Mick admits that the journey of SFAC has not always been easy, as they deliberately advocate for family-based care. Initially, opposition came from those in residential care concerned with their personal agendas and job security. Mick observed that many of these obstacles were rooted in fear: fear of being disloyal to those who assumed orphanages are the best way to care for children, of losing donor support, of wading into a new world of government structures (or lack of structures) related to foster care, of finding enough good parents for children, and of securing alternative employment for orphanage care workers.

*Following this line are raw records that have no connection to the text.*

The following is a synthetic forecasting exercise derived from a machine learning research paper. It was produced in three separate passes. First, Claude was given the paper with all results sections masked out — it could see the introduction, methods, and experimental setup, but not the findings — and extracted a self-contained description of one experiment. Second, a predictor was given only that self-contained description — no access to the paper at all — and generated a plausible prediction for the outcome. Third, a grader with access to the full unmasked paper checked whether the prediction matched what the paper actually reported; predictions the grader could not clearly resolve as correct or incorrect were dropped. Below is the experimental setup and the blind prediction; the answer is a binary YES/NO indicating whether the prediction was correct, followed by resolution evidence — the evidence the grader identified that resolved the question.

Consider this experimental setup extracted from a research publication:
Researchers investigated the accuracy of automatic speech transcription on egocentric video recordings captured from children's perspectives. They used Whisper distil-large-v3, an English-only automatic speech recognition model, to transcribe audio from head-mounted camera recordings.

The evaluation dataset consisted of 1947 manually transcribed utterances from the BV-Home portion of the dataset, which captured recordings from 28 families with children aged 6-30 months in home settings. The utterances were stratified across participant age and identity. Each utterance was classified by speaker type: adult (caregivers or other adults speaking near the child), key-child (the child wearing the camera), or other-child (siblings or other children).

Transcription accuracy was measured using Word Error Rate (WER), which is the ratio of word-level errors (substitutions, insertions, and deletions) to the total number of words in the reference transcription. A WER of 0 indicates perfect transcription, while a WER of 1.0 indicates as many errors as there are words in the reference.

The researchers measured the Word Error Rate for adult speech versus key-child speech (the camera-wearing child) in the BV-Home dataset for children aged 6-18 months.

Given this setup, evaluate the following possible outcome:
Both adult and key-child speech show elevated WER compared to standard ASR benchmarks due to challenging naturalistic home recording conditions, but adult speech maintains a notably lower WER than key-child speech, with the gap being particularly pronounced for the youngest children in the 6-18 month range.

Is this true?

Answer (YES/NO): YES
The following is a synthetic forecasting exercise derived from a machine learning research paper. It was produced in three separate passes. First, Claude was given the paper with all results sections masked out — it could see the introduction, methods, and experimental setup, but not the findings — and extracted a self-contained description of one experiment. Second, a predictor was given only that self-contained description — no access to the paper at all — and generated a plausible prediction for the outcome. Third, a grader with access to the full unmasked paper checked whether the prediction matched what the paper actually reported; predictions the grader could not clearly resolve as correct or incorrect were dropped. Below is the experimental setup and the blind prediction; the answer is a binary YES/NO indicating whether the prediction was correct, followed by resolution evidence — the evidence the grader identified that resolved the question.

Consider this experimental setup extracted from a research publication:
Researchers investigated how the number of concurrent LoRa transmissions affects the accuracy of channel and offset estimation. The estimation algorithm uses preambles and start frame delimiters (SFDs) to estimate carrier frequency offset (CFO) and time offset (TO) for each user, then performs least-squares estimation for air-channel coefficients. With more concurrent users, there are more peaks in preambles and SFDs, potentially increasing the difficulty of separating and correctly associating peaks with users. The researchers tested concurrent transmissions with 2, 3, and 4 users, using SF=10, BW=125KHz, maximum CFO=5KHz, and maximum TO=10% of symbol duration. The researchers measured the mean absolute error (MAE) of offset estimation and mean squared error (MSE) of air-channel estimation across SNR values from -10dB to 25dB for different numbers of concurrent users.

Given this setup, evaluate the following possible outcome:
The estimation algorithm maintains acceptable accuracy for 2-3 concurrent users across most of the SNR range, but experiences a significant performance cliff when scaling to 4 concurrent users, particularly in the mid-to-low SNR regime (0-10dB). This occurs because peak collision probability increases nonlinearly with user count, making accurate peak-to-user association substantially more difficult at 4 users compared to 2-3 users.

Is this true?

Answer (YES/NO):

Acknowledging these fears, SFAC chooses to walk closely alongside organizations interested in transitioning to a family-based model of care by offering practical, on-site workshops, seminars, and consultations. Workshops range from one to four days and cover topics such as: an introduction to foster care, reintegration, child development, neuroscience, attachment theory, case load management, and how to assess foster families. Committed to making the transition feasible, SFAC tries to cover their own travel and consulting costs for organizations with limited training budgets, with the understanding that the host provides for their basic needs while in country.

As a growing body of research confirms the importance of family-based care, many of those with whom SFAC works are able to make strategic, informed decisions toward alternative family care models (for further information on alternative care, please see Faith to Action’s A Continuum of Care). SFAC also helps its partners understand foster care not as a new, Westernized idea, but rather as a concept of child care that has been espoused by communities around the world for centuries. Kinship care in the West Indies and throughout Africa, for example, has allowed many orphans to remain under the care of extended family members. However, the informality of these arrangements may expose children to other vulnerabilities, thus substantiating the need for appropriate training and support.

Among those organizations that have transitioned to family care models, SFAC has noted that not only individual families, but also entire communities benefit from increased awareness of educational opportunities, child development, and healthcare. When communities take responsibility for the children in their midst, children experience a heightened sense of safety, security, love, and attachment. Furthermore, Mick notes that the approach offers unique opportunities for churches to proclaim the Gospel in word and deed to entire communities.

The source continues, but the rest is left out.